Saturday, January 24, 2009

A Man for All Seasons

I just saw the movie, "Grand Torino." I cried on the way out.

Actually, I had already teared up earlier in the movie. In "Grand Torino," Clint Eastwood plays Walt Kowalski as a somewhat hardened old veteran living in a changing urban world, forced by his immigrant neighbors to confront not only long-held prejudices, but the realities of life (and death) as well.

It was something Kowalski said (or the way he said it) that choked me up. Kowalski had been reflecting a bit with a persistent young priest about "life and death." When the priest asked Kowalski about his relationships, Kowalski lamented that he had never really gotten to know his two sons. "I never talked to them much," he admitted. "I didn't know how." That was the point where things got a little misty. 

He didn't "know how?"  Kowalski, who apparently had served his country in a brutal war and witnessed unspeakable things, didn't know how to relate to his sons.

I sneaked in a quick swipe across my cheeks and chin, pretending that my face itched. Nobody noticed anyway. Furthermore, I think the guy next to me, a man about my age, was quietly sobbing too.

Why was it this particular scene that bothered more than a few of us in the theater? Could it be that we realized, just then, that our rugged old fathers never knew how to relate to people, their families - and especially their sons? I always figured it was just a generational thing, like "big boys don't cry" and all that nonsense. As I sat there, I wonder if those big boys would have cried -  if they had known how.

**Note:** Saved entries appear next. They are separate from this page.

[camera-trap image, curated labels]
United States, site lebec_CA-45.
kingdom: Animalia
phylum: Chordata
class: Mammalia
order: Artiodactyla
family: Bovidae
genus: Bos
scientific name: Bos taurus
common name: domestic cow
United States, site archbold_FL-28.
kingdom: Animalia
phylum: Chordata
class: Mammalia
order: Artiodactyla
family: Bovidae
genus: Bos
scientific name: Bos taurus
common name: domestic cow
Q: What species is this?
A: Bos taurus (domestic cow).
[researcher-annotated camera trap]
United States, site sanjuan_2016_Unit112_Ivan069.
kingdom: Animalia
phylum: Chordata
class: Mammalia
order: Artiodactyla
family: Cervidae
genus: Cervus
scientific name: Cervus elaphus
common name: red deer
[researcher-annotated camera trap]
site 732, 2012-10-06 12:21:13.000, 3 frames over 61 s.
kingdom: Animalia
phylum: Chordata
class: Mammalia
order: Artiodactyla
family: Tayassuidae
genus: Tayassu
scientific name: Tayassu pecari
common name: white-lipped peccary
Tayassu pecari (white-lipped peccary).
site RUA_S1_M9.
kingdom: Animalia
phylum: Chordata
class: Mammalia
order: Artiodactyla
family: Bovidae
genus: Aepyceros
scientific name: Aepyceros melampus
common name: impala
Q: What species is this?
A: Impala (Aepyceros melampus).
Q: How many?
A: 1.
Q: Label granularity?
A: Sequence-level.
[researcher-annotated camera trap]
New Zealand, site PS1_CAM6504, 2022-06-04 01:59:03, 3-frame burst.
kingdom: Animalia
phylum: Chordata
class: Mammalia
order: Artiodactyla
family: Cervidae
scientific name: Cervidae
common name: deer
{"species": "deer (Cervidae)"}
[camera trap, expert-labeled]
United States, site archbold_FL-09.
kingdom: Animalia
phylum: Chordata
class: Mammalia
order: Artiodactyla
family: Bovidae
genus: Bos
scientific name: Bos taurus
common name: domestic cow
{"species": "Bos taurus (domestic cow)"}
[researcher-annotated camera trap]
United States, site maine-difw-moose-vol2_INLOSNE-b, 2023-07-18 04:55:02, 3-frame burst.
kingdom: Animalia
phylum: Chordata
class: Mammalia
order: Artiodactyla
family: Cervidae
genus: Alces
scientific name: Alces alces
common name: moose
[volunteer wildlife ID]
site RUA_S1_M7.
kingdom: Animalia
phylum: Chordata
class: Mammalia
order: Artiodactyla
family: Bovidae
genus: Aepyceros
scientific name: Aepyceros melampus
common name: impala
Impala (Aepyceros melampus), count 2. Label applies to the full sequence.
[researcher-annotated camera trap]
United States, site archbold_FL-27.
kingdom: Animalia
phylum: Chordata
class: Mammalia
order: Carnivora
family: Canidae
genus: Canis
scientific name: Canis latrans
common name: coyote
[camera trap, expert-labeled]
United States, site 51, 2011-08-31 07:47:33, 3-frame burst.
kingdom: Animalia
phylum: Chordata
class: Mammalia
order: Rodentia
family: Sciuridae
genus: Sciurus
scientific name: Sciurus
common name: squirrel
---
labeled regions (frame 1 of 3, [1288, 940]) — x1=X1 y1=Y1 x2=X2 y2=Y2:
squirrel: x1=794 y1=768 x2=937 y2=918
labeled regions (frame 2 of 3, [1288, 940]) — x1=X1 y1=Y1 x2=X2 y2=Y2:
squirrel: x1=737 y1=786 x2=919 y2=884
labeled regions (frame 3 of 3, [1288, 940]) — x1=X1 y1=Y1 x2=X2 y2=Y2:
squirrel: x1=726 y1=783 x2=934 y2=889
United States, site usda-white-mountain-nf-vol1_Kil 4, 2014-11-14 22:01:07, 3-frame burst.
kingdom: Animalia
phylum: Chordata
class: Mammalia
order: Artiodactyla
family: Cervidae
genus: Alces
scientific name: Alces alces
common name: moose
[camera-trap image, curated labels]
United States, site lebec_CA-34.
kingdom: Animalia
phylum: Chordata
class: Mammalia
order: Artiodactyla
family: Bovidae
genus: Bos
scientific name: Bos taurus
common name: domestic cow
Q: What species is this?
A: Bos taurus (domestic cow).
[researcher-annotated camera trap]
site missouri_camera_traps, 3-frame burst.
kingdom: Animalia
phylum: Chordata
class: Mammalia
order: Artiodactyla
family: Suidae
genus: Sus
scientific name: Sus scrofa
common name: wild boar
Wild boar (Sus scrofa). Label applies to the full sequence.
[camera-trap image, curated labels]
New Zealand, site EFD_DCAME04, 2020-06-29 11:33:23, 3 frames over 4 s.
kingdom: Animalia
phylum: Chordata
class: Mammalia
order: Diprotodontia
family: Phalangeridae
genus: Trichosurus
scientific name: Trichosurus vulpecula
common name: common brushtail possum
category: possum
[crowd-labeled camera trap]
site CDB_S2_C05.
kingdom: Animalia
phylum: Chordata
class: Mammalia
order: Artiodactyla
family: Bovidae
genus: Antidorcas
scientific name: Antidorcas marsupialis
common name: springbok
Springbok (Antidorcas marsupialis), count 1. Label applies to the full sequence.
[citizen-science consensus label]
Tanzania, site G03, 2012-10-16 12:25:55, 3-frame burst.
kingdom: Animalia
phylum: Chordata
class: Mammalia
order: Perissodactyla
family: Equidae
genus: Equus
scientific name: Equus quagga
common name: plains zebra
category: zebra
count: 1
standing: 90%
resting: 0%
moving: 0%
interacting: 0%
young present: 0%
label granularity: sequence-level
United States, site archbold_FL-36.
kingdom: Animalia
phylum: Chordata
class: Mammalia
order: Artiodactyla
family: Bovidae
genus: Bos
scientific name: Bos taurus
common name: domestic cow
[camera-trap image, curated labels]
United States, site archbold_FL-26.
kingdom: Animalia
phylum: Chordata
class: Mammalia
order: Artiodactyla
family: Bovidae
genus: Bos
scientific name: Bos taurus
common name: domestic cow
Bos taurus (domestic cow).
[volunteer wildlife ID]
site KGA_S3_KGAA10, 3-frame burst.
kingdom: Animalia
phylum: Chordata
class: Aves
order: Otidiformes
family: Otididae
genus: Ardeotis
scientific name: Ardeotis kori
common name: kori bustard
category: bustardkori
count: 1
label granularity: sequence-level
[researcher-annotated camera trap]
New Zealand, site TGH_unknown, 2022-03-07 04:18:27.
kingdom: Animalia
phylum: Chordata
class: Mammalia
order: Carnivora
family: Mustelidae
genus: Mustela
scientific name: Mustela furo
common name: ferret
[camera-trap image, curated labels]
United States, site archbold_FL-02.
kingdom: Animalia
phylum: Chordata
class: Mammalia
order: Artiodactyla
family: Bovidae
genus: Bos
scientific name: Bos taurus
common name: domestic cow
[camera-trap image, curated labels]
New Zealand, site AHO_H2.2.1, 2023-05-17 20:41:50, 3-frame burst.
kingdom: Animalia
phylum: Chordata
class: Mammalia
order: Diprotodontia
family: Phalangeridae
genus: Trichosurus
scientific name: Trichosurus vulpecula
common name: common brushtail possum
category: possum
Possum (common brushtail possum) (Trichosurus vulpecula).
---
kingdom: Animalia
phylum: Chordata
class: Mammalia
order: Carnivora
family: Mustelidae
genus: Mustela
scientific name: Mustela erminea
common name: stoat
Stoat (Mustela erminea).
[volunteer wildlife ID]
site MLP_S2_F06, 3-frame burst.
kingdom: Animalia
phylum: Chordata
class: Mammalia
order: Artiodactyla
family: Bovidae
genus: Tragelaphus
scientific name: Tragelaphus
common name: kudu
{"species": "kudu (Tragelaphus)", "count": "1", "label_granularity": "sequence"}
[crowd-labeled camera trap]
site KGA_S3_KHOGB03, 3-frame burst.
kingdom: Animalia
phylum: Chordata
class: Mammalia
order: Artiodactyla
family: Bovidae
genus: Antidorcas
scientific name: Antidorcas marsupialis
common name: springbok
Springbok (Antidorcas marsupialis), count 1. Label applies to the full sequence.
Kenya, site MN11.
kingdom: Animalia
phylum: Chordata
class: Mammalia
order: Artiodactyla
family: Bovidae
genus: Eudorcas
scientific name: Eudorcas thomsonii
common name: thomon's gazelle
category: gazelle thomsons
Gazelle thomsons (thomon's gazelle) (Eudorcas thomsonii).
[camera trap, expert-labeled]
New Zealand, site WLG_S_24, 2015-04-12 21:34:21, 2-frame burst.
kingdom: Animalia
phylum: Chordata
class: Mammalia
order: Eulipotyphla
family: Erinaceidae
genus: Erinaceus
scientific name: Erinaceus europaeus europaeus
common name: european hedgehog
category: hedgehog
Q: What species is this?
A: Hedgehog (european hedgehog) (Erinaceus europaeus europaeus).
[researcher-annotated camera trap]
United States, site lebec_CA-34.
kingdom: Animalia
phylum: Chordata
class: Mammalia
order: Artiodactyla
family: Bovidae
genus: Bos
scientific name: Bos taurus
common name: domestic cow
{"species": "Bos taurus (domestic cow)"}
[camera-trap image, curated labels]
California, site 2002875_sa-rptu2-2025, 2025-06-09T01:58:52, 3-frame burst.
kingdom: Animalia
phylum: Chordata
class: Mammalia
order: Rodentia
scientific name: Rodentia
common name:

My dad did cry sometimes, it turns out. He just refused to do so in front of his sons. After all these years, Mom tells me that there were many occasions (more toward the end) when my Dad would weep. I was blown away the first time she mentioned it. I'm troubled, even now, by the thought that perhaps my Dad, our Dads, would have cried - if they could. I think for men of that generation, crying just wasn't acceptable, no matter what the circumstances. And frankly, I think that's a tragedy. Let's face it: we probably all grew up with Dads who stuffed emotions - or at least misplaced them. 

If I had another opportunity, I'd like to have a chat with Dad. I wouldn't worry so much about seeing him cry, because frankly, that wasn't his thing. He and his peers didn't have the "tools" to do that sort of thing. Instead, I think I would rather spend more time just asking questions - and not just the same old "how 'ya feelin'" kind. I'd rather ask about the War, maybe what life was like in Korea. Or I would ask about the first car he owned. Or perhaps I'd ask him about the old dog he had as a kid. Or, maybe I'd ask what he thought the first time he met Mom, or even where they went on their first date and did he know that that Mom would be his wife?  Guys like to talk, especially when it's about wars, cars, dogs or women. And, there's nothing wrong with that. 

My hunch is that Dad would have liked those conversations. I'll bet yours would too. I hope you take the opportunity to talk - really talk - while you can. As the Class of 1975, our Dads aren't getting any younger.  Have a conversation - or, better yet, have a whole bunch of them.